One Parameter Models

PSYC 573

2024-09-10

Bernoulli Model

Data (Subsample)

Patients diagnosed with AIDS in Australia before 1 July 1991

state	sex	diag	death	status	T.categ	age
VIC	M	1991-03-05	1991-07-01	A	hs	36
NSW	M	1987-08-30	1988-03-11	D	hs	25
QLD	M	1989-10-09	1990-08-22	D	hs	36
NSW	M	1991-03-17	1991-07-01	A	hs	42
NSW	M	1986-04-12	1989-01-31	D	hs	40
NSW	M	1986-09-29	1987-03-25	D	hs	69
NSW	M	1989-08-24	1991-07-01	A	hs	37
Other	F	1988-10-19	1991-07-01	A	id	30
NSW	M	1990-04-07	1991-01-21	D	hs	30
NSW	M	1988-04-28	1990-04-07	D	hs	41

Cpc chine at English Wikipedia, CC BY-SA 3.0 https://creativecommons.org/licenses/by-sa/3.0, via Wikimedia Commons

Let’s go through the Bayesian workflow

flowchart LR
  subgraph DATA
    direction TB
    A[Identify/Collect Data] --> B[Visualize Data]
  end
    %% B --> C[Choose/Modify Model]
  subgraph MODEL
    H -->|Model fit not satisfactory|C
    C[Choose/Modify Model] --> D[Specify Priors]
    D --> E[Prior Predictive Check]
    E --> G[MCMC Sampling with Convergence diagnostics]
    G --> H[Posterior Predictive Check]
  end
  subgraph RESULTS
    %% I -->|Model is reasonable|J[Model comparisons/averaging]
    J[Model comparisons/averaging] --> K[Interpret and Visualize Results]
  end
  DATA --> MODEL
  MODEL --> RESULTS

Choose a Model: Bernoulli

Data: \(y\) = survival status (0 = “A”, 1 = “D”)

Parameter: \(\theta\) = probability of “D”

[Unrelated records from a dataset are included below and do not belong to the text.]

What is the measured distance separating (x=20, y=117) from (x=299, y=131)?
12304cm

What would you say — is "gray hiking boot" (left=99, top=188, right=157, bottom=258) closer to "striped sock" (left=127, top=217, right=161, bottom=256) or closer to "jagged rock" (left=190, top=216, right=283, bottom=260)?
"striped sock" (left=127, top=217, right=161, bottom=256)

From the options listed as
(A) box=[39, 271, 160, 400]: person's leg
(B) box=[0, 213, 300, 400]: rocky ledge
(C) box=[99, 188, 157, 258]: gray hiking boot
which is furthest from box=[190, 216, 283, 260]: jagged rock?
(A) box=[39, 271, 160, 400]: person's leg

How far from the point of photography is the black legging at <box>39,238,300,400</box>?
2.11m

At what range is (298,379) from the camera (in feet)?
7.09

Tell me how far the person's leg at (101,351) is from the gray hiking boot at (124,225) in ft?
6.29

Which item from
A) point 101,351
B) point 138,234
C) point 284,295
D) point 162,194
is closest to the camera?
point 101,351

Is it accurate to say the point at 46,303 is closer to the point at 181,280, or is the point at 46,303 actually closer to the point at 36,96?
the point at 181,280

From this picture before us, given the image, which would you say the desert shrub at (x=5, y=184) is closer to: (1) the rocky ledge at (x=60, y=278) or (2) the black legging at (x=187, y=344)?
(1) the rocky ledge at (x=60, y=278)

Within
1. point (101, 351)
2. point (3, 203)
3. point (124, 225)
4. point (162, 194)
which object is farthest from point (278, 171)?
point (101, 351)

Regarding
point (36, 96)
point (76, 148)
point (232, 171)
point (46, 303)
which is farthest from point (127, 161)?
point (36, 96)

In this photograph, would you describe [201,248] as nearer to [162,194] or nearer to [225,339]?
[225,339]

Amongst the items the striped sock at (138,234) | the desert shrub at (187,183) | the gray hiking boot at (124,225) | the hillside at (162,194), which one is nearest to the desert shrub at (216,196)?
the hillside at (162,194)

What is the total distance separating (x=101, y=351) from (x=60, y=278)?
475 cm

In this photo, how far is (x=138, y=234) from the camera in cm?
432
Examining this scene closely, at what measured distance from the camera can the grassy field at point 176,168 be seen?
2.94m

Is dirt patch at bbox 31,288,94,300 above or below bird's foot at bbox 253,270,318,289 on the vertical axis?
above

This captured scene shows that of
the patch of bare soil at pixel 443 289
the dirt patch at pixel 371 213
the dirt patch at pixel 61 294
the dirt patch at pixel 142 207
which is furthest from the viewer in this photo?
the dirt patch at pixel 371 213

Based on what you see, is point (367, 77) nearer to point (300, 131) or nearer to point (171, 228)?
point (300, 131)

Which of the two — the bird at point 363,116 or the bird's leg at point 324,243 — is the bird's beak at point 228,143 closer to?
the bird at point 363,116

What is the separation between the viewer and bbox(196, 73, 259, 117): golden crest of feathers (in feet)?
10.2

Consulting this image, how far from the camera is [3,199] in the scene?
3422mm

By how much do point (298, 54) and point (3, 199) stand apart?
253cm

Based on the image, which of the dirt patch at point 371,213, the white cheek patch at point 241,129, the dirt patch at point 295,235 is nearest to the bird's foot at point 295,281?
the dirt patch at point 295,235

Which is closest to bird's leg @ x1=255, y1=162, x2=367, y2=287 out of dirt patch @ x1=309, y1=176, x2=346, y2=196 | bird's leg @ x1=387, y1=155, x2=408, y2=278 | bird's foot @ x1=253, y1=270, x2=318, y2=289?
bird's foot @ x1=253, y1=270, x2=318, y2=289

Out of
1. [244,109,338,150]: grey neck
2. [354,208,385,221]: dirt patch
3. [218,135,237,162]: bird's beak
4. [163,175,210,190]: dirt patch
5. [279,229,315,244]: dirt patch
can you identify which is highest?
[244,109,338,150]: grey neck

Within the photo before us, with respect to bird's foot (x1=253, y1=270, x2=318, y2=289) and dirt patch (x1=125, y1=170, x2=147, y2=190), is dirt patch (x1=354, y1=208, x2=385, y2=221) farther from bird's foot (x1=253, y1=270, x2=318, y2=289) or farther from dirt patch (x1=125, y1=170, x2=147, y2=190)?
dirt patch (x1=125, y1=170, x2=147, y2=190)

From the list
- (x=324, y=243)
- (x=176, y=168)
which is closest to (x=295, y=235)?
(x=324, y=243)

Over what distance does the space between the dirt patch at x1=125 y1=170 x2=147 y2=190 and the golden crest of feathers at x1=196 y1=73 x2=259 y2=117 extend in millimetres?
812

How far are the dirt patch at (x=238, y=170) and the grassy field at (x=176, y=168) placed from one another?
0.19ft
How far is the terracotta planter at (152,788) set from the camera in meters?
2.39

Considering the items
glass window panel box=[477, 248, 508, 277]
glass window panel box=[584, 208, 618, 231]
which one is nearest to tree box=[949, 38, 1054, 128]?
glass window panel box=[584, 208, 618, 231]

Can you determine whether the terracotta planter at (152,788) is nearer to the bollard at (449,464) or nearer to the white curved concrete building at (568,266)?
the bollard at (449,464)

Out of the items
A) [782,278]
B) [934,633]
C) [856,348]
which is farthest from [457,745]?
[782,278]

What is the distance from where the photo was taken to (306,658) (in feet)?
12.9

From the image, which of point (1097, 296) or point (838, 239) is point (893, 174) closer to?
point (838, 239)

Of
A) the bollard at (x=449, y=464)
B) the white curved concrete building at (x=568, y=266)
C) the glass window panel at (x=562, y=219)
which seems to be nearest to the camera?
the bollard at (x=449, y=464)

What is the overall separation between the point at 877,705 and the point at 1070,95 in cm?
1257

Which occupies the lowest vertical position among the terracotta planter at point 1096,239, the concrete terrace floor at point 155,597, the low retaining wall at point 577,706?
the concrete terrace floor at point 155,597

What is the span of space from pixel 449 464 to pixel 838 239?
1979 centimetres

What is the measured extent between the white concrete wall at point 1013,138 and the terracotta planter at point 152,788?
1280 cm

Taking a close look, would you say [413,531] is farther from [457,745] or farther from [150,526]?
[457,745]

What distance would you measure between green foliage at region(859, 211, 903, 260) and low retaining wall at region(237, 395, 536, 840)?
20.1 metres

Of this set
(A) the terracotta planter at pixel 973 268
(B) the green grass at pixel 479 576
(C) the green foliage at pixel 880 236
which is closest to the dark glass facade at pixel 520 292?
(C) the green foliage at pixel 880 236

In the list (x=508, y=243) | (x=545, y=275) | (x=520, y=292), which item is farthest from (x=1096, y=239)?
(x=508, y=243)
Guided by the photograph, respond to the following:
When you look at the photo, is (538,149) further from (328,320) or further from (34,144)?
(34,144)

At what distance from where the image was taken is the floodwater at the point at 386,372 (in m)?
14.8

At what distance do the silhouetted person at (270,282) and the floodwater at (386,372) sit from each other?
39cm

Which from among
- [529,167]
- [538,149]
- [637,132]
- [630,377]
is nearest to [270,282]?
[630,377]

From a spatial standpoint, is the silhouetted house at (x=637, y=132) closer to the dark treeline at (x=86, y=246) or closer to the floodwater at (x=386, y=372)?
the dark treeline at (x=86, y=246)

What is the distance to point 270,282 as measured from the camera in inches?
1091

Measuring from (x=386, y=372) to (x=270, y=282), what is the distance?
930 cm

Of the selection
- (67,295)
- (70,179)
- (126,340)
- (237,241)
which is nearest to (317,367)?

Model equation: \(y_i \sim \text{Bern}(\theta)\) for \(i = 1, 2, \ldots, N\)

The model states:

the sample data \(y\) follows a Bernoulli distribution with the common parameter \(\theta\)

Bernoulli Likelihood

Notice that there is no subscript for \(\theta\):

The model assumes each observation has the same \(\theta\)
I.e., the observations are exchangeable

\[ P(y_1, y_2, \ldots, y_N) = \theta^z (1 - \theta)^{N - z} \]

\(z\) = number of “successes” (“D”)

\(z\) = 6 in this illustrative sample

theta	likelihood
0.0	0.00000
0.1	0.00000
0.2	0.00003
0.3	0.00018
0.4	0.00053
0.5	0.00098
0.6	0.00119
0.7	0.00095
0.8	0.00042
0.9	0.00005
1.0	0.00000

Choosing Priors

When choosing priors, start with the support of the parameter(s)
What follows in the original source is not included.